One could almost compare the boarding school to a prison "except
prisoners aren't terrorized and they're not little kids," said U.S.
alumnus Keith Beardslee.
Returning to their childhood to acknowledge the suffering they kept
buried inside has helped them recover from years of pain that often
surfaced in self-destructive ways, many alumni said.
"Being here this weekend, I have seen the depths of the silence and
what it has done to us," said Sheryl Ajas, a Canadian alumnus. "I'm
not alone. That's a tremendous discovery for me."
In one of her first visits to a church in years, she would read part
of the liturgy at the concluding worship service.
"Before you can move on, the truth has to come out," Darr said. "The
sharing of stories breaks the denial."
For parents who made the sacrifice of sending their children to
boarding school so they could preach the Gospel in remote regions of
Africa, hearing the stories of their sons and daughters being
victimized was especially wrenching.
"We thought, it can't be. It can't be," said Hazel Neudorf, weeping
as she revealed that even coming here this weekend she held out the
faintest hope "way deep down in my heart that maybe it isn't true.
But it's true."
In the 1950s when she sent her sons, Howie and Keith to Mamou, Ann
Beardslee remembered being told by church officials not to cry at
their departure to avoid upsetting the boys. She would walk them up
to the truck and turn away, suppressing her tears until they had
left for boarding school.
She would not realize until years later that her children
interpreted her lack of emotion as a sign she did not care about
their pain in returning to Mamou. On Saturday, after listening to
the stories of Mamou alumni, she woke up at 3 a.m. sobbing.

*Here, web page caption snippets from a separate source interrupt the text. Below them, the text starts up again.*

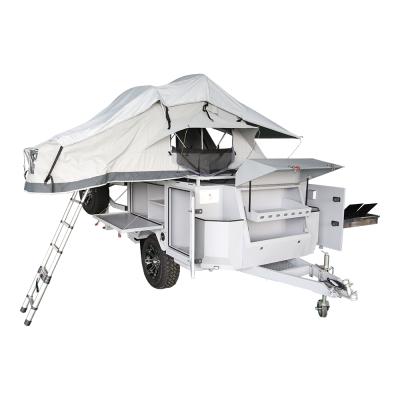 China Travel Trailer Ecocampor Australian Standards Camper Trailer Tent Trailer Offroad Camper for sale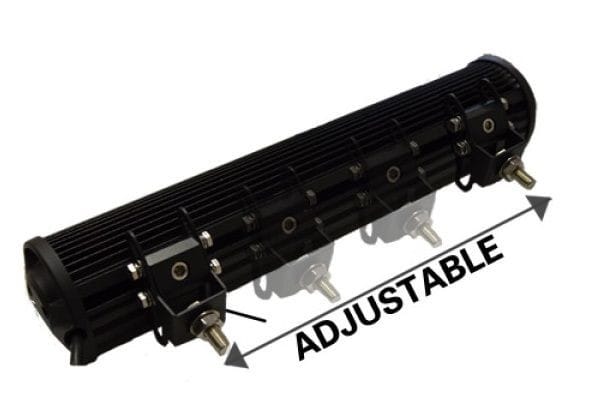 LED Bar Auto Offroad 4D 144W/12V-24V, 11520 Lumeni, 22.5"/57 cm, Combo Beam - imagine 3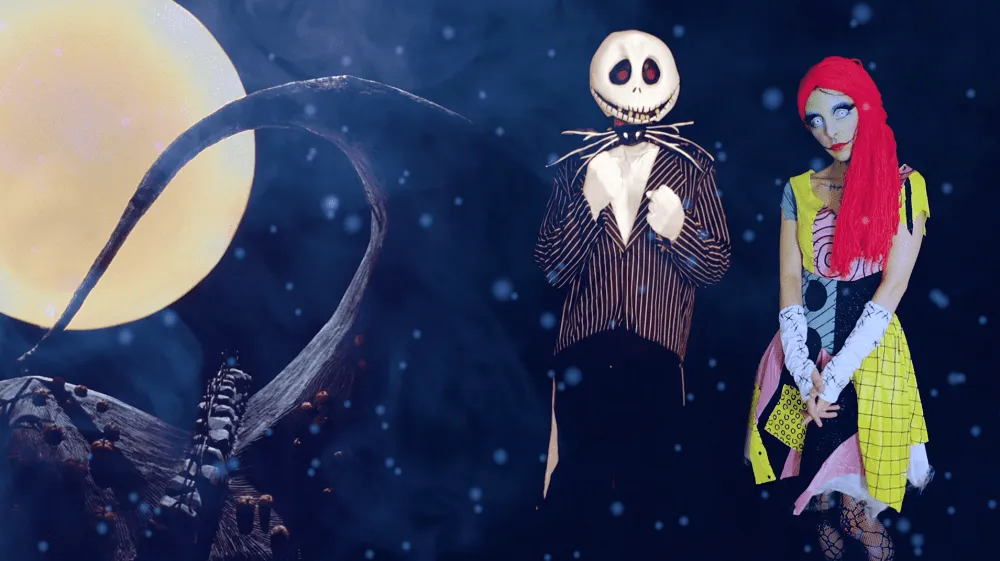 Como disfrazarse de Sally | Pesadilla antes de navidad Como disfrazarse de Sally | Pesadilla antes de navidad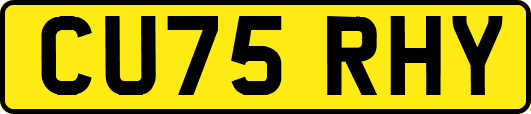 CU75RHY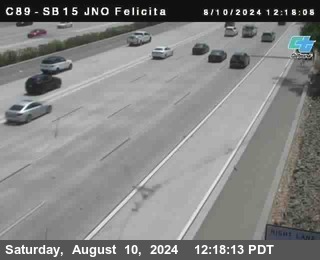 SB 15 at Felicita Road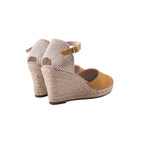 Espadrilles Talon  Dolce Vita Bride - Miel - Femme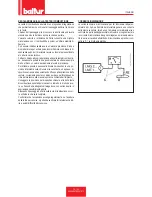 Preview for 17 page of baltur BTG 3,6P Installation, Use And Maintenance Instruction Manual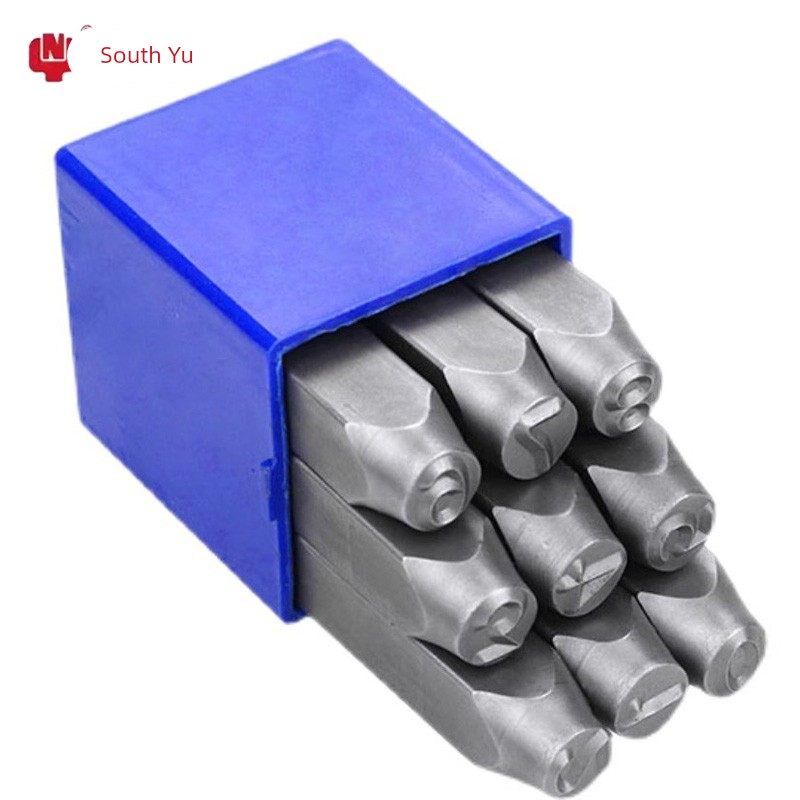 精选南豫钢印钢字码冲子数字英文定制钢冲工具字头刚印钢号码打号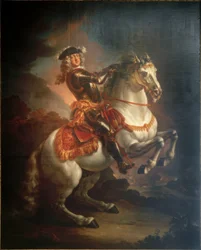 Ritratto equestre dell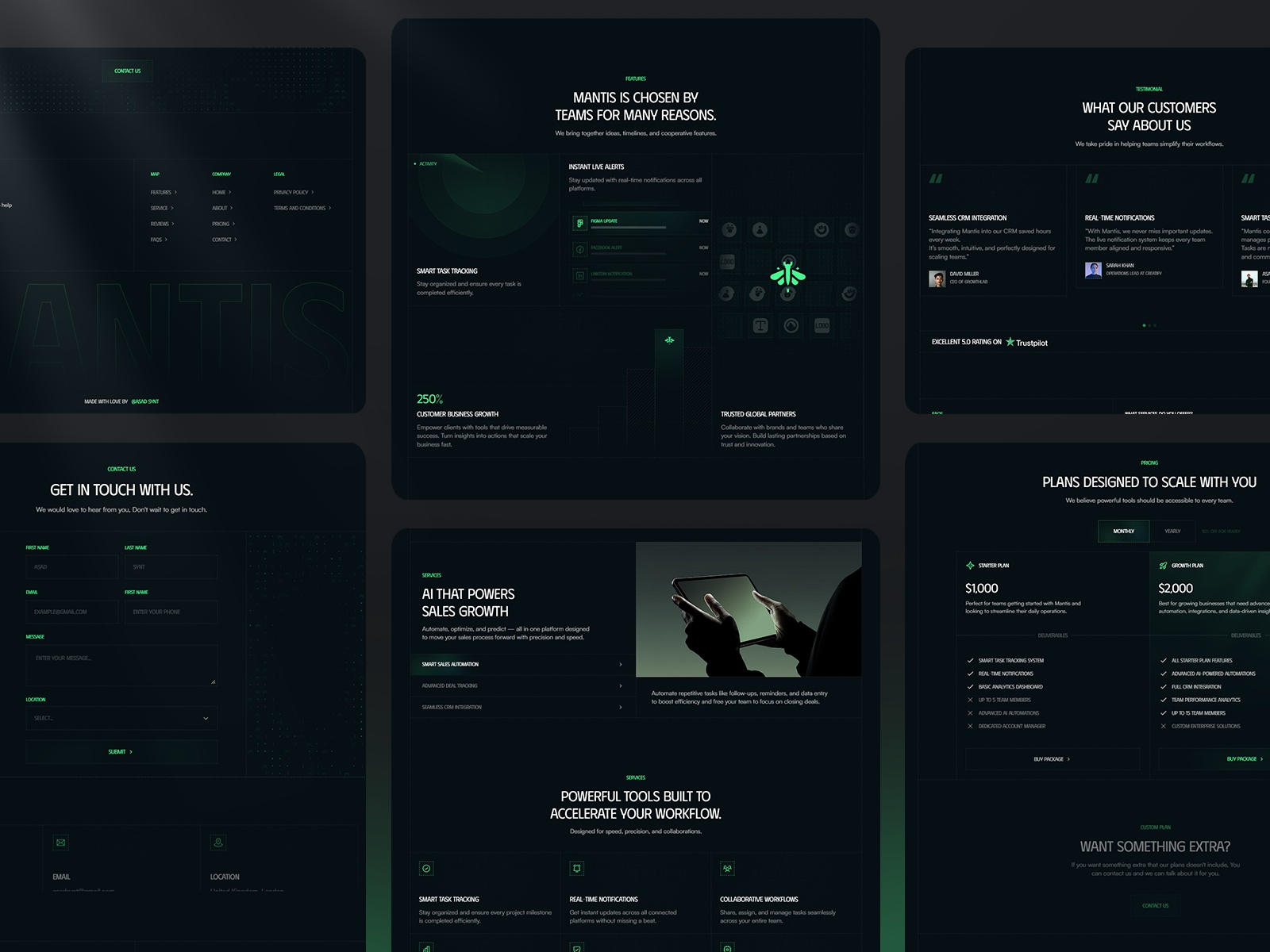 Screenshot 2 of Mantis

Finding out in recent years what happened at Mamou has been the most
difficult spiritual journey of her life. But it was one she had to
take, said Beardslee, who now lives in Grantham, N.H.
"It's part of my journey as a mother and as a human being and as a
Christian to go through pain to come out on the other side," she
said.
Dick Darr of Akron, who sent four of his children to Mamou, said the
church "came through" for the alumni by bringing the former students
together at the weekend retreat and apologizing to them.
"I think the Alliance has gone a long way in trying to do us right,"
he said.
Geoffrey Stearns, a Santa Barbara, Calif., lawyer who led the
Independent Commission of Inquiry, also praised the Alliance for
trying "to do the right thing."
"It's really a leap of faith and it's a testament to how if you
address problems head on ... there will be an outcome that I think
people can feel good about," Stearns said. "I don't see this retreat
as the end of anything, but I think it's at least the beginning of a
new era."
Alliance officials said they now would offer to send out officials
to make personal apologies to Mamou alumni, and the Sensitive Issues
Consultative Group would continue to support abuse victims from the
boarding school.
"We have people at different points in this journey," said the Rev.
Robert Fetherlin, vice president for international ministries of the
Alliance. "It's going to be a journey, a journey marked by
perseverance, by grace."
The Rev. Richard Darr, Dick's son and David's brother, was sexually
and physically abused at Mamou. He said it was unreasonable to
expect a three-day retreat to bring "closure."
"It's not going to happen that way," Richard Darr said. "For many of
us, this will be a lifelong process."